Are any parts available in New Zealand? Scarce as hen's teeth here.
 
To clarify, the wood may be off of a rifle produced for the Portuguese, but the rifle was made by Artillerie-Inrichtingen, of Zaamdam, the Netherlands, on licence by Armalite. AI also made a run of rifles for the Sudan around the same time, but I believe they all used the longer style of handguards.
 
The first very few AR10's were made in Hollywood, CA by Armalite. Then came the Dutch, who greatly omproved the design. The various Dutch incarnations of the AR10 were many, but generally fall into three broad classes: Sudanese, Transitional, and Portuguese.

A Sudanese contract rifle is shown below:
AR10_Right.jpg

I have also been told that there is a Guatemalan contact AR10 that looks much like the Sudanese, except for the bayo lug to the flash hider:
AR10_SudanLeft.jpg

The Portuguese contract rifle has completely different handguards and a larger stronger bolt. The Portuguese handguards are 4-piece, with metal heatshields covered in bakelite. I have been told by a Dutch gunsmith that wood was used for early rifles.
AR10_PortugeseRight.jpg

Many parts are interchangeable between the Sudanese and Portuguese variants. A Transitional rifle has a Portuguese barrel+bolt+handguards and a Sudanese upper+charging trigger+lower.

So many of the partes are interchangeable betwen these rifles. My Dutch buddies tell me that when the Artillerie-Inrichtingen factory closed many of the parts fell in the hands of local builders who made custom rifles that do not fall into any of the normal classes.

A few hundred semi-automatic AR10 live now in the US, and sit upon domestically manufacturered semi-auto lower receivers. Some of these rifles served time in Africa, and are pretty much worn out. The most worn out rifles tend to wear reproduction furniture. Below is a Portuguese rifle with new wood.
AR10_WilkeWood.jpg

It seems that some of these Portuguese rifles lost their original metal handguard heat shields. That is the reason why it is common to see one-piece reporduction handguards for the Portuguese. Here is an example of wood and plastic.
AR10_LeftA.jpg
 
Hi HHollow, thanks for all that information, we have communicated via email I believe after I posted on AR15.com.
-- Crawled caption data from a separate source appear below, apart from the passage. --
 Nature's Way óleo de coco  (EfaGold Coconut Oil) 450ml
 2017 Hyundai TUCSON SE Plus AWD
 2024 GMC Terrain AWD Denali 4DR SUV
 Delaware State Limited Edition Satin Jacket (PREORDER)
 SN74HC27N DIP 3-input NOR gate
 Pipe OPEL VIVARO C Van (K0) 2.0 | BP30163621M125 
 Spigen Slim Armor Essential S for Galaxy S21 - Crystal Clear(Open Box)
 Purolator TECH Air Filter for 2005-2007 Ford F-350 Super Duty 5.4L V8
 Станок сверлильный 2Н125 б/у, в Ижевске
There are plenty of AR-10s around but not that many parts from what I can see. I'm still keeping an eye out for the furniture you wanted.

Cheers
 
Now I recall our prior conversation. I can not keep myself from bothering people about parts.
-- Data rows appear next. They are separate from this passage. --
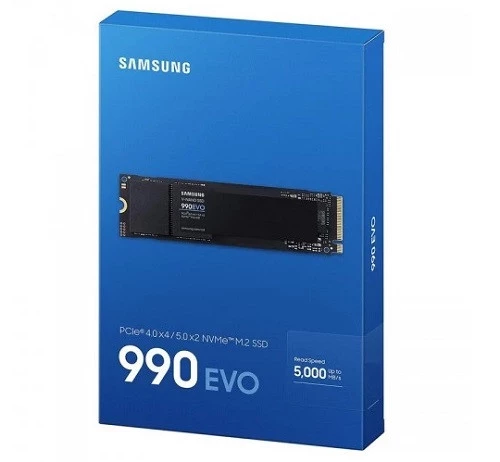M2 Samsung 990 EVO 2 TB NVMe® Internal SSD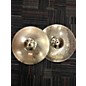 Used SABIAN 13in Neil Peart Signature Paragon Hi Hat Pair Cymbal thumbnail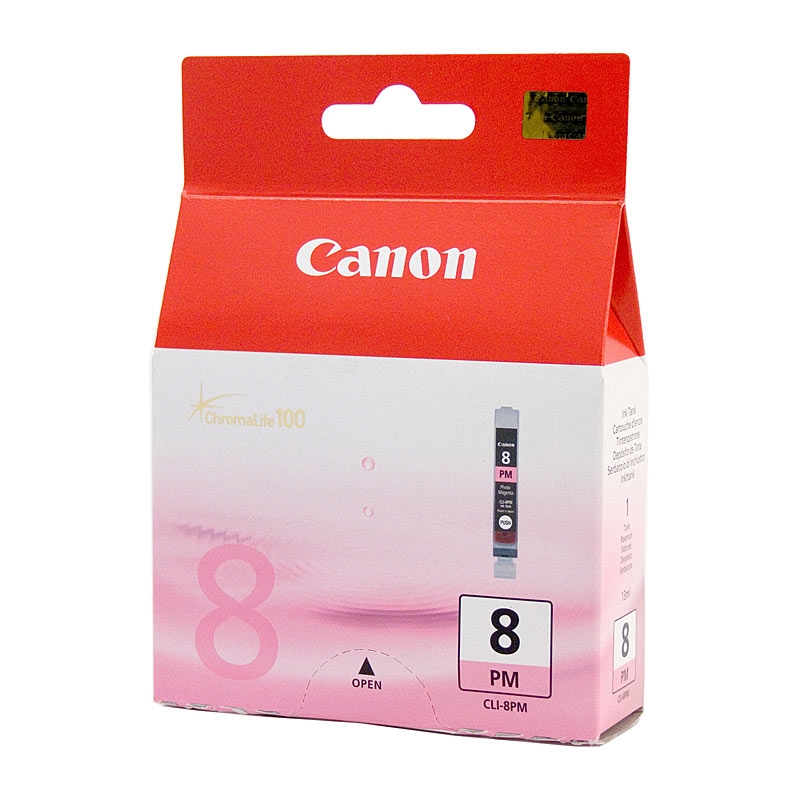 CANON CLI8PM Photo Magenta Ink/Product Detail/Stationery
Your serial number is 008100, which makes it a later Portuguese. These later rifles probably were not born with wood. My Dutch buddies tell me that the wood was initially used for ealy Portuguese rifles because the new plastic formulation was not handling the high temperatures.

I think genuine handguards made of wood or bakelite would have vent holes. Yours have none.
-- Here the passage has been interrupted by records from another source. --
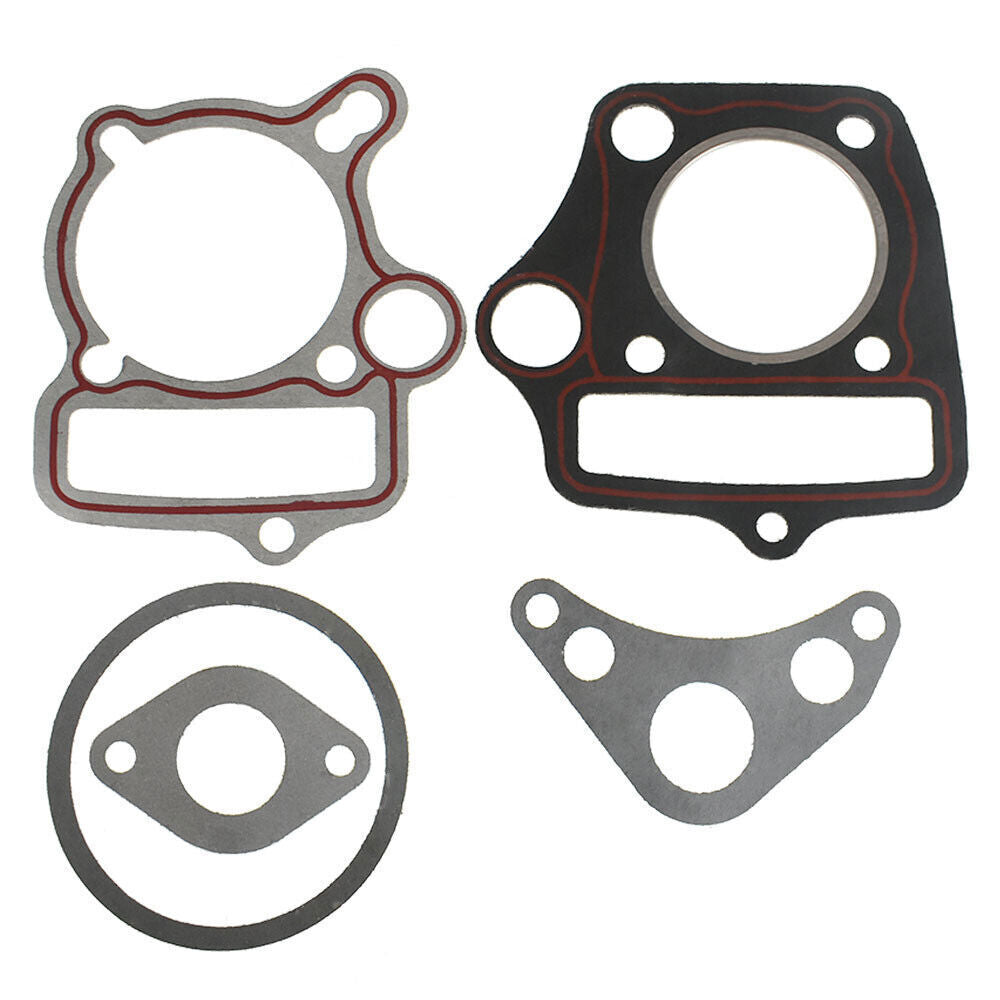 Top End Kit for Honda ATC70 CRF70 CT70 C70 TRX70 XR70 S65 70cc Cylinder Piston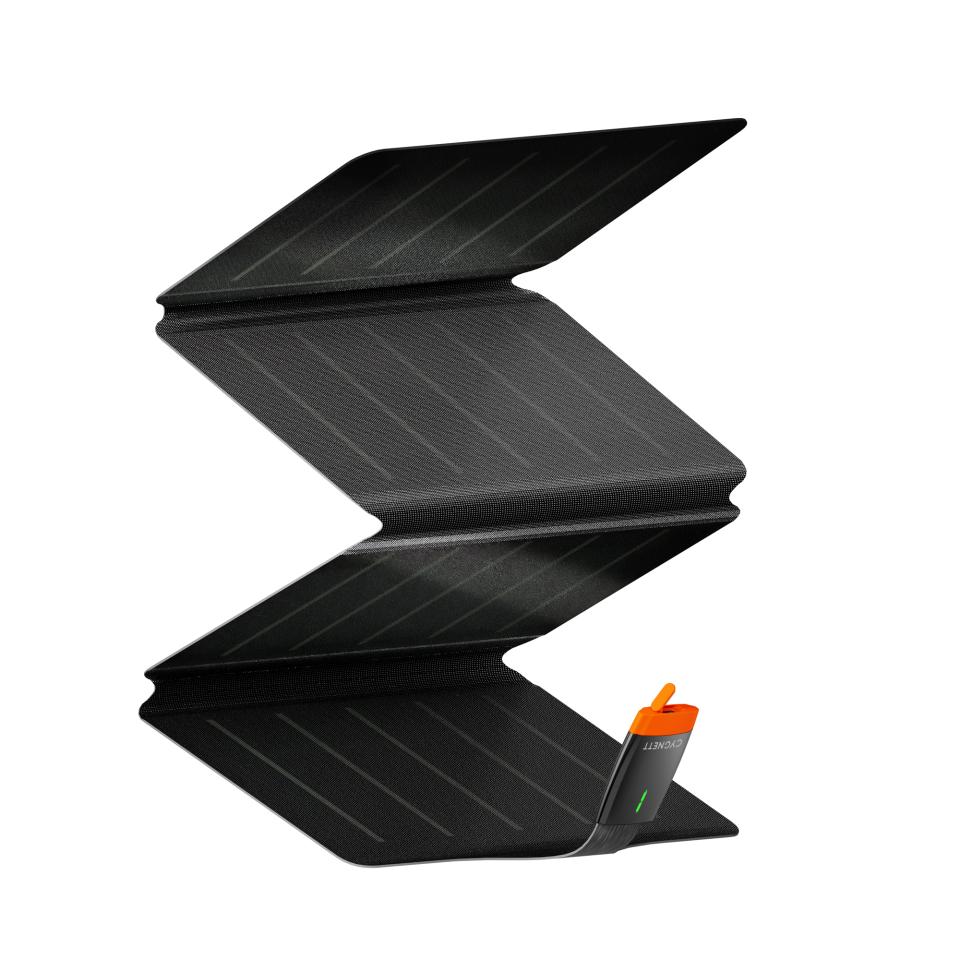 Cygnett Roam 36w Folding Solar Panel Charger Image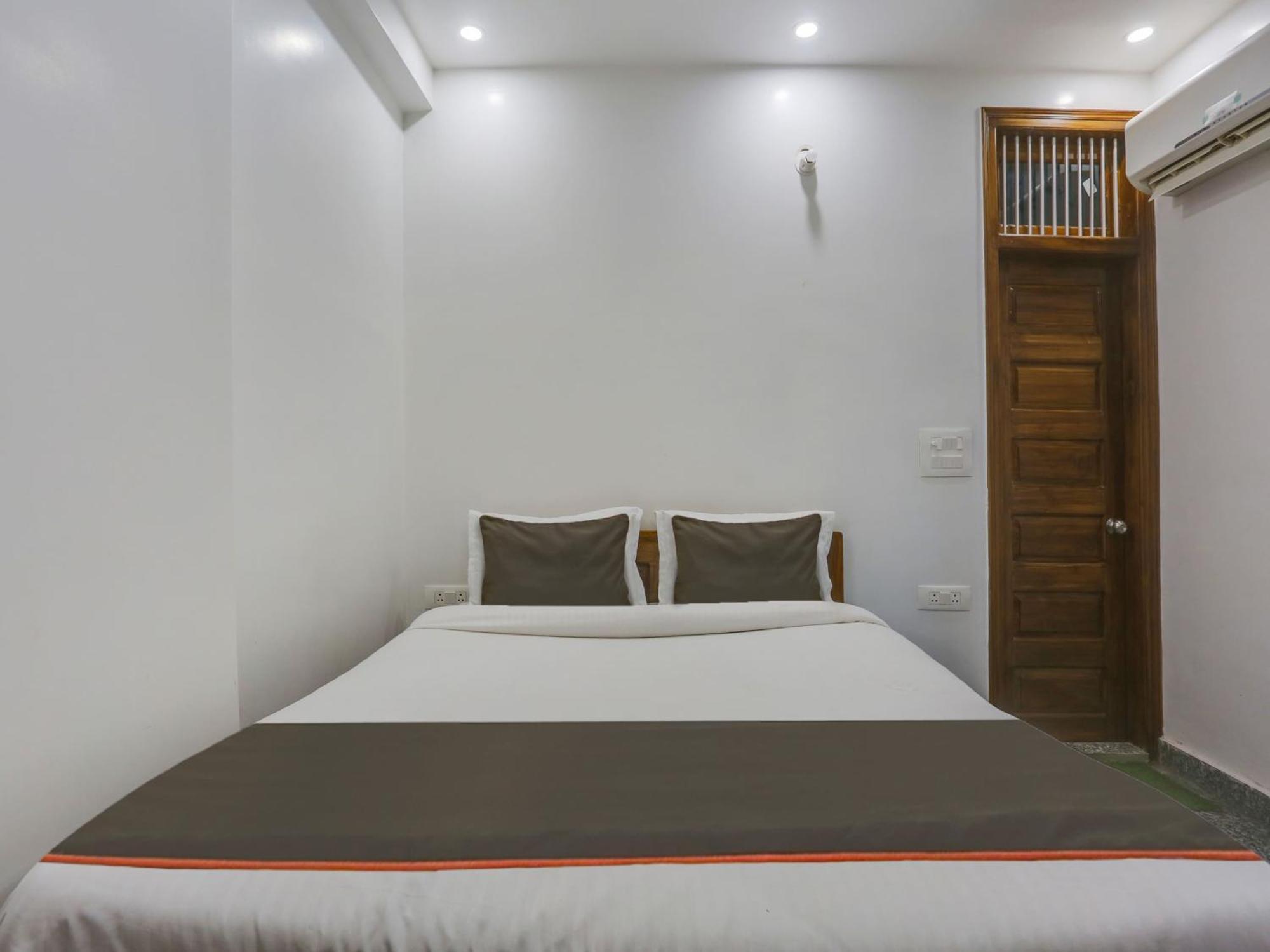 Collection O Sagar Inn Ґурґаон Екстер'єр фото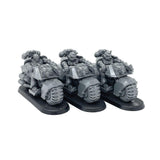 (4108) Bike Squadron Space Marines Warhammer 40k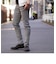 BIGヘリンボンハイストレッチパンツ
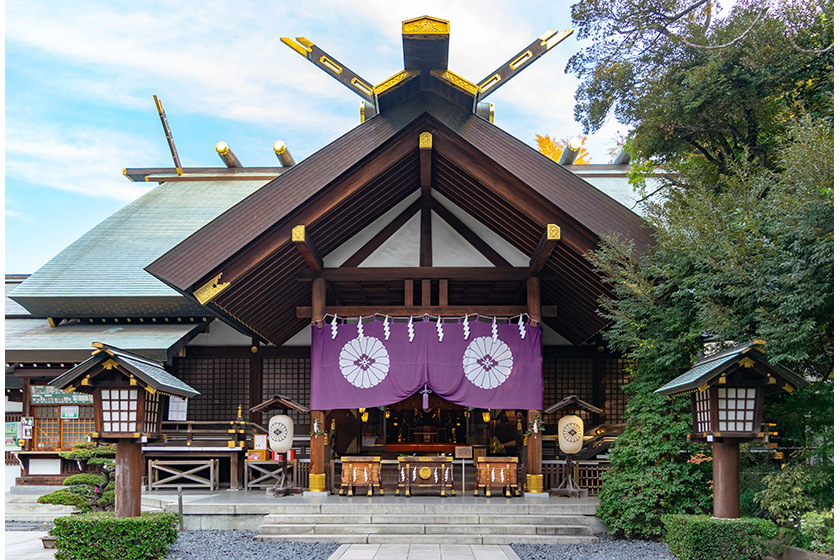 東京大神宮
I would be willing to wager that the rifle below has the original wooden handguards. I might have an extra set of heavily used bakelite handguards.
ar10-1klein.JPG
 
AR10_WilkeWood.jpg

This picture sure looks familiar! I'm taking this rifle to my local military collectors club tomorrow to give a 15 minute talk on AR-10's.
 
Lance: Is that Portuguese AR10 yours?

I found the photo on Sturm and posted it here as an example of a Portuguese AR10 with reproduction furniture.

Can you tell us anything else about the rifle?